◆ **YOUR GOAL**:
Format the lines from the start of the records through the line containing "2.10 metres" as a Markdown table with the columns Row and Line. Number each line in the Row column, skip blank lines, and omit the pictures.

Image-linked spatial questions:
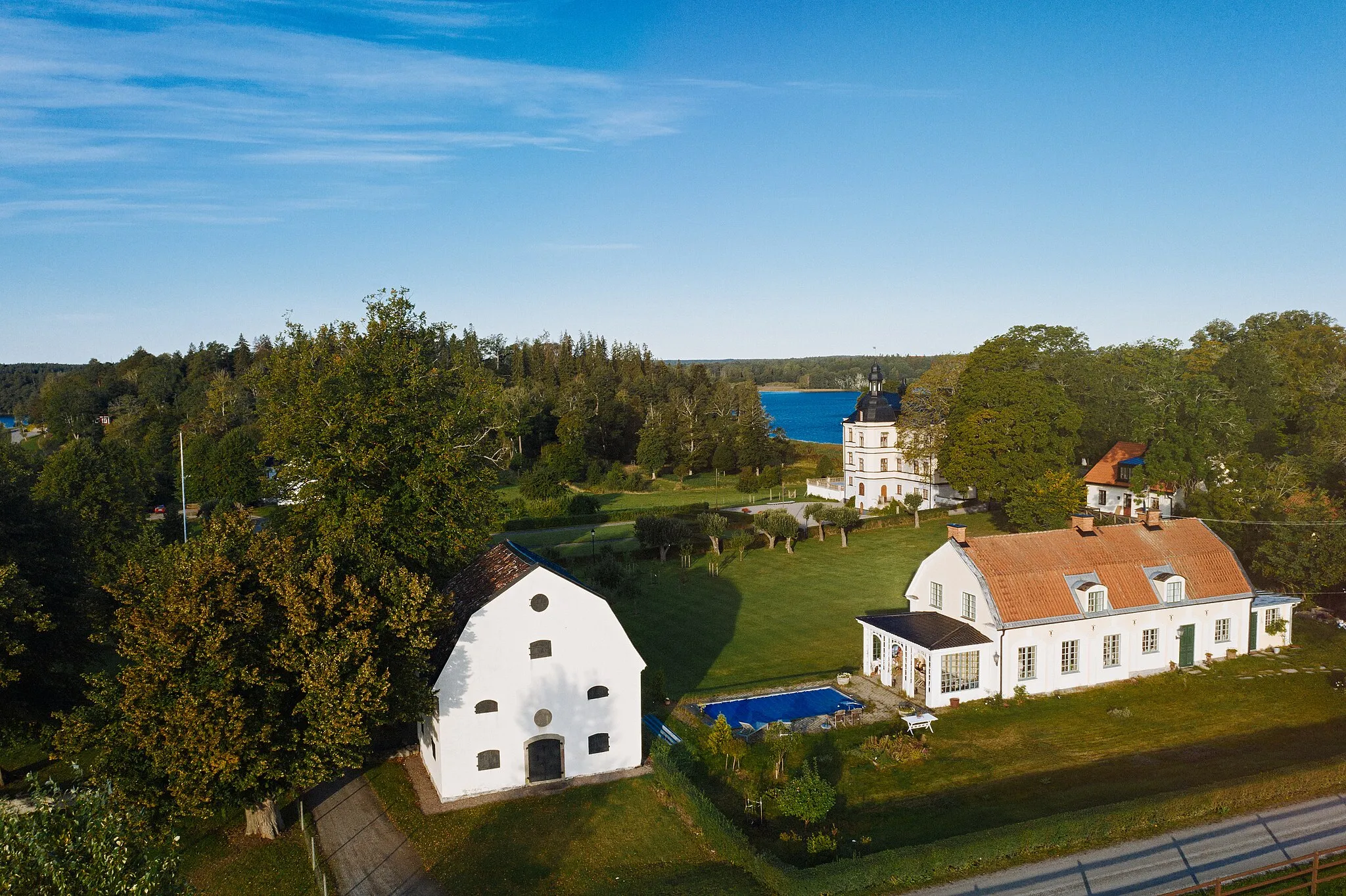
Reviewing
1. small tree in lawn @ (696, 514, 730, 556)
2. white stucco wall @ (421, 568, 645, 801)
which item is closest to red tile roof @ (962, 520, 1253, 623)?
white stucco wall @ (421, 568, 645, 801)

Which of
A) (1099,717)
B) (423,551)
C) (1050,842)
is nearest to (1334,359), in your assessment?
(1099,717)

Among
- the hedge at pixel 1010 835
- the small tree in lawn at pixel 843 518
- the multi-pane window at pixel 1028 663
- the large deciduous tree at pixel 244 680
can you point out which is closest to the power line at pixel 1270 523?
the multi-pane window at pixel 1028 663

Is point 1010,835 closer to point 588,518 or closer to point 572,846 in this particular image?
point 572,846

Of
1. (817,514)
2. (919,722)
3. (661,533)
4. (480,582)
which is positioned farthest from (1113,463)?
(480,582)

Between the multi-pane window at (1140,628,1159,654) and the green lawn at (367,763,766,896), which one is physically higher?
the multi-pane window at (1140,628,1159,654)

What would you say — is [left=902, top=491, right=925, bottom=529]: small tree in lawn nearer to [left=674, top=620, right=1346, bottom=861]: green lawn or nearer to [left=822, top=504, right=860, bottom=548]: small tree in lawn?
[left=822, top=504, right=860, bottom=548]: small tree in lawn

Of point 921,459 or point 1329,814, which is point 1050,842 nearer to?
point 1329,814
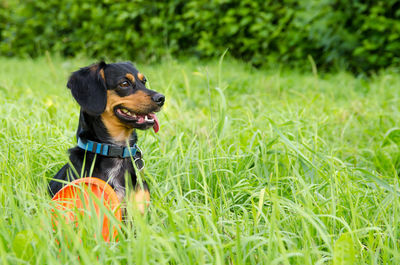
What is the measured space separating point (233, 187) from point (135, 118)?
684 mm

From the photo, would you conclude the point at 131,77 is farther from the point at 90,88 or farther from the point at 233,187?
the point at 233,187

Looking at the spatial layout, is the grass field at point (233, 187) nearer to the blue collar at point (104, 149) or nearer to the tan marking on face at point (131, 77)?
the blue collar at point (104, 149)

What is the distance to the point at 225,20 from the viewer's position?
7176 millimetres

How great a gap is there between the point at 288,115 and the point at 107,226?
2.10 metres

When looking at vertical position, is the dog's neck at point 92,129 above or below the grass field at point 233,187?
above

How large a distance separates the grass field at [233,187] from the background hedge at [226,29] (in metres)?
1.41

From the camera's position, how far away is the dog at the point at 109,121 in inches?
86.0

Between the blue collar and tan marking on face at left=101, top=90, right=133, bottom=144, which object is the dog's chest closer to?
the blue collar

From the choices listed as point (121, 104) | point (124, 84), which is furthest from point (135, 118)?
point (124, 84)

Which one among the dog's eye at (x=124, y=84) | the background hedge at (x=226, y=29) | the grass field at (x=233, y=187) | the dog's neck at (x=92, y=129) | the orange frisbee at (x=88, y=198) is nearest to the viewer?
the grass field at (x=233, y=187)

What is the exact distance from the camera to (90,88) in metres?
2.32

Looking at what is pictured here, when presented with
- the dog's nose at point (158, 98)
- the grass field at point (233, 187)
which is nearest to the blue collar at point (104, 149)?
the grass field at point (233, 187)

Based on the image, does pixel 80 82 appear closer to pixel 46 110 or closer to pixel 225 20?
pixel 46 110

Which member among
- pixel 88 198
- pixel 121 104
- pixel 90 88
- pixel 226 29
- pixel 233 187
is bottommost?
pixel 233 187
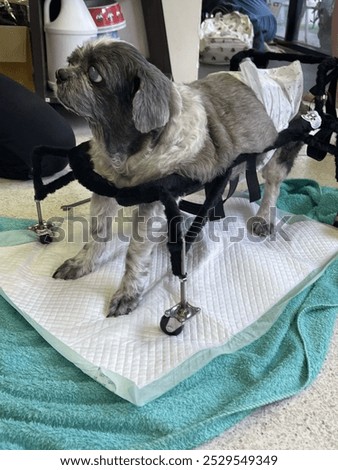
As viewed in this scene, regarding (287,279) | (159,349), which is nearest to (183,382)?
(159,349)

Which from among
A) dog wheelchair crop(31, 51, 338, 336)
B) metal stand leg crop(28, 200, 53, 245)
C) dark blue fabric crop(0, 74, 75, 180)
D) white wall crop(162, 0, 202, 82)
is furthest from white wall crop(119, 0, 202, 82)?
metal stand leg crop(28, 200, 53, 245)

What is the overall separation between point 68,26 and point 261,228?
1083 mm

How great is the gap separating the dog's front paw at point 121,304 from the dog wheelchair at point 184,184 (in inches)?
3.8

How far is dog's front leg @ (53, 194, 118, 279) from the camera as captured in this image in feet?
3.91

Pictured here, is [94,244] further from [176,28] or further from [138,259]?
[176,28]

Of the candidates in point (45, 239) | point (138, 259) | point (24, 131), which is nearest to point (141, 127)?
point (138, 259)

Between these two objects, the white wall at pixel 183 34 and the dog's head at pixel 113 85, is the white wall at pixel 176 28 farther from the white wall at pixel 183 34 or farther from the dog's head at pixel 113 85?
the dog's head at pixel 113 85

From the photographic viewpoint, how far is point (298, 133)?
1.24 metres

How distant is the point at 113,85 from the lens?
92cm

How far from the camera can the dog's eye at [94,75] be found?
918mm

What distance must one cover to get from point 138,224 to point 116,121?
0.23 m

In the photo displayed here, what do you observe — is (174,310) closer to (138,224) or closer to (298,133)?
(138,224)

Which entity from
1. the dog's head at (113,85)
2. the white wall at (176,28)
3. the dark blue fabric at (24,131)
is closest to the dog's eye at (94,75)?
the dog's head at (113,85)

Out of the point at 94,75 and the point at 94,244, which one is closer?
the point at 94,75
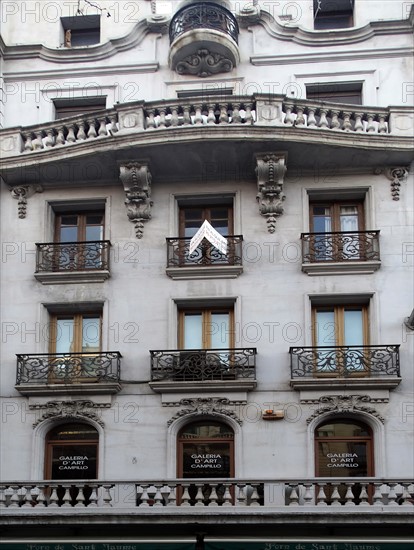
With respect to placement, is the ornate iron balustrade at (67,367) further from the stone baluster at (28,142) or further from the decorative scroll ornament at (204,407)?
the stone baluster at (28,142)

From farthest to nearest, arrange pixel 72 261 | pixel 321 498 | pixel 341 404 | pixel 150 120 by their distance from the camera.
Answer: pixel 150 120 < pixel 72 261 < pixel 341 404 < pixel 321 498

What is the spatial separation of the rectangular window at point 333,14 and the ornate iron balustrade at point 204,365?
10.2m

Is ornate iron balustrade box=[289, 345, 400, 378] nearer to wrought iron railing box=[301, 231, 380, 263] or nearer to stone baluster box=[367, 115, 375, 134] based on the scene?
wrought iron railing box=[301, 231, 380, 263]

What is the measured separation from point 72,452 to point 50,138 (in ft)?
26.1

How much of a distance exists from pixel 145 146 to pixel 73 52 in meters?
4.83

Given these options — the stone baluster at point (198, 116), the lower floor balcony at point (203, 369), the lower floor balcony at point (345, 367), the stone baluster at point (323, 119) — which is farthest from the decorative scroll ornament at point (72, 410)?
the stone baluster at point (323, 119)

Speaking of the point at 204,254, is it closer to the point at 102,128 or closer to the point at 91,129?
the point at 102,128

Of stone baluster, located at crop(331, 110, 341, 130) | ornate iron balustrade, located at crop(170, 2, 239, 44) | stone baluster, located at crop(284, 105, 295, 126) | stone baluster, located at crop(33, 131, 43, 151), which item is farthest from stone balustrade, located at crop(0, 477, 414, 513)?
ornate iron balustrade, located at crop(170, 2, 239, 44)

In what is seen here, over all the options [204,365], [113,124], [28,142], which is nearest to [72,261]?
[28,142]

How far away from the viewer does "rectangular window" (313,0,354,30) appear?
2803 cm

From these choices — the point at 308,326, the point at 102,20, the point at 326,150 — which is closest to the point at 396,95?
the point at 326,150

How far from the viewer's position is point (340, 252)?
80.0ft

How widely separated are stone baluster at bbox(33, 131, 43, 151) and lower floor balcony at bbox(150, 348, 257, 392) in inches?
242

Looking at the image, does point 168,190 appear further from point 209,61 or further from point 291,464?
point 291,464
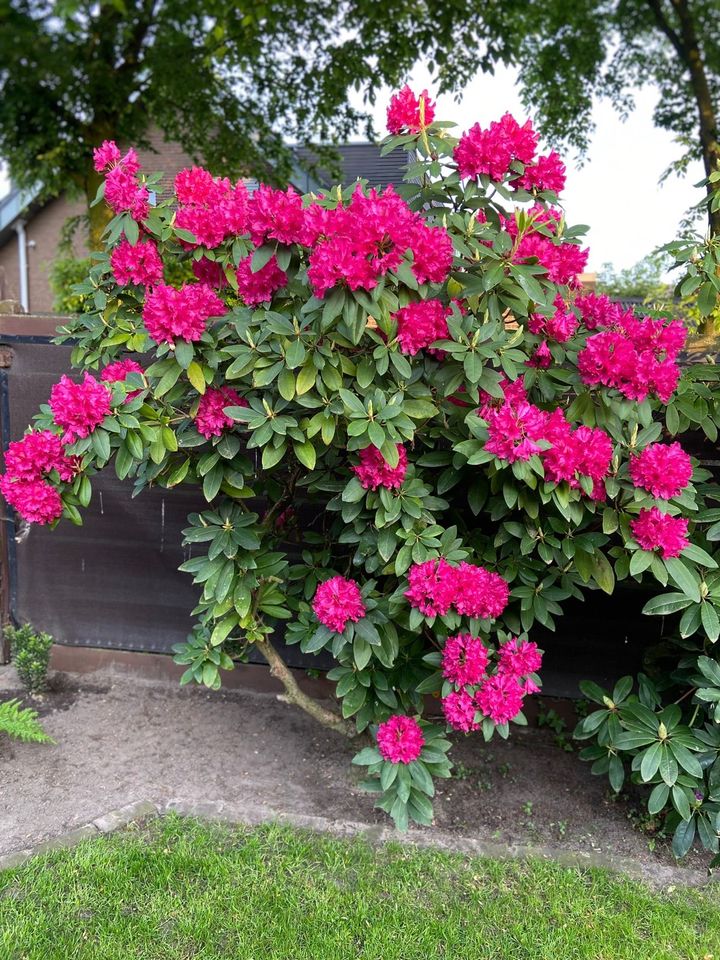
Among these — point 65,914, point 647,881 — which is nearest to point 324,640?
point 65,914

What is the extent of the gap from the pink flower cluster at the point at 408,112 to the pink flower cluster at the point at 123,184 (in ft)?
2.46

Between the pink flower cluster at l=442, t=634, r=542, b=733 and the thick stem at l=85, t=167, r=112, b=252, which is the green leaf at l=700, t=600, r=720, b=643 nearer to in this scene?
the pink flower cluster at l=442, t=634, r=542, b=733

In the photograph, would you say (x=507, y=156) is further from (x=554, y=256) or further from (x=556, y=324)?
(x=556, y=324)

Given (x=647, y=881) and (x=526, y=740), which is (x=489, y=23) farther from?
(x=647, y=881)

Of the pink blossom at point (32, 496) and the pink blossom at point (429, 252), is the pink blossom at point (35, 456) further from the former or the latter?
the pink blossom at point (429, 252)

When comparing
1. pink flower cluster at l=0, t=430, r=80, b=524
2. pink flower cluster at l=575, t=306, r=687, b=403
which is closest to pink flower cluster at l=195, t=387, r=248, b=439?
pink flower cluster at l=0, t=430, r=80, b=524

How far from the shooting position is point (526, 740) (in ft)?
9.80

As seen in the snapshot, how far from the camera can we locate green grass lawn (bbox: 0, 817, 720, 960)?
1.88 m

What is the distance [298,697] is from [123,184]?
185 centimetres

◆ **TASK RESPONSE**:
| Row | Line |
|---|---|
| 1 | Reviewing |
| 2 | 1. small tree in lawn @ (696, 514, 730, 556) |
| 3 | 2. white stucco wall @ (421, 568, 645, 801) |
| 4 | which item is closest to red tile roof @ (962, 520, 1253, 623)? |
| 5 | white stucco wall @ (421, 568, 645, 801) |
| 6 | Which of |
| 7 | A) (1099,717) |
| 8 | B) (423,551) |
| 9 | C) (1050,842) |
| 10 | is nearest to (1334,359), in your assessment? |
| 11 | (1099,717) |
| 12 | Among |
| 13 | - the hedge at pixel 1010 835 |
| 14 | - the small tree in lawn at pixel 843 518 |
| 15 | - the multi-pane window at pixel 1028 663 |
| 16 | - the large deciduous tree at pixel 244 680 |
| 17 | can you point out which is closest to the power line at pixel 1270 523? |
| 18 | the multi-pane window at pixel 1028 663 |
| 19 | Is point 1010,835 closer to point 588,518 or closer to point 572,846 in this particular image? |
| 20 | point 572,846 |
| 21 | Of |
| 22 | 1. (817,514) |
| 23 | 2. (919,722) |
| 24 | 3. (661,533) |
| 25 | 4. (480,582) |
| 26 | which is positioned farthest from (1113,463)? |
| 27 | (480,582) |
| 28 | Between the multi-pane window at (1140,628,1159,654) and the green lawn at (367,763,766,896), which one is physically higher? |
| 29 | the multi-pane window at (1140,628,1159,654) |
| 30 | What would you say — is [left=902, top=491, right=925, bottom=529]: small tree in lawn nearer to [left=674, top=620, right=1346, bottom=861]: green lawn or nearer to [left=822, top=504, right=860, bottom=548]: small tree in lawn? |
| 31 | [left=822, top=504, right=860, bottom=548]: small tree in lawn |
| 32 | Of point 921,459 or point 1329,814, which is point 1050,842 nearer to? |
| 33 | point 1329,814 |
| 34 | What is the measured space separating point (233, 187) from point (135, 118)? |
| 35 | 684 mm |
| 36 | From the photo, would you conclude the point at 131,77 is farther from the point at 90,88 or farther from the point at 233,187? |
| 37 | the point at 233,187 |
| 38 | Looking at the spatial layout, is the grass field at point (233, 187) nearer to the blue collar at point (104, 149) or nearer to the tan marking on face at point (131, 77)? |
| 39 | the blue collar at point (104, 149) |
| 40 | What is the distance to the point at 225,20 from the viewer's position? |
| 41 | 7176 millimetres |
| 42 | How great a gap is there between the point at 288,115 and the point at 107,226? |
| 43 | 2.10 metres |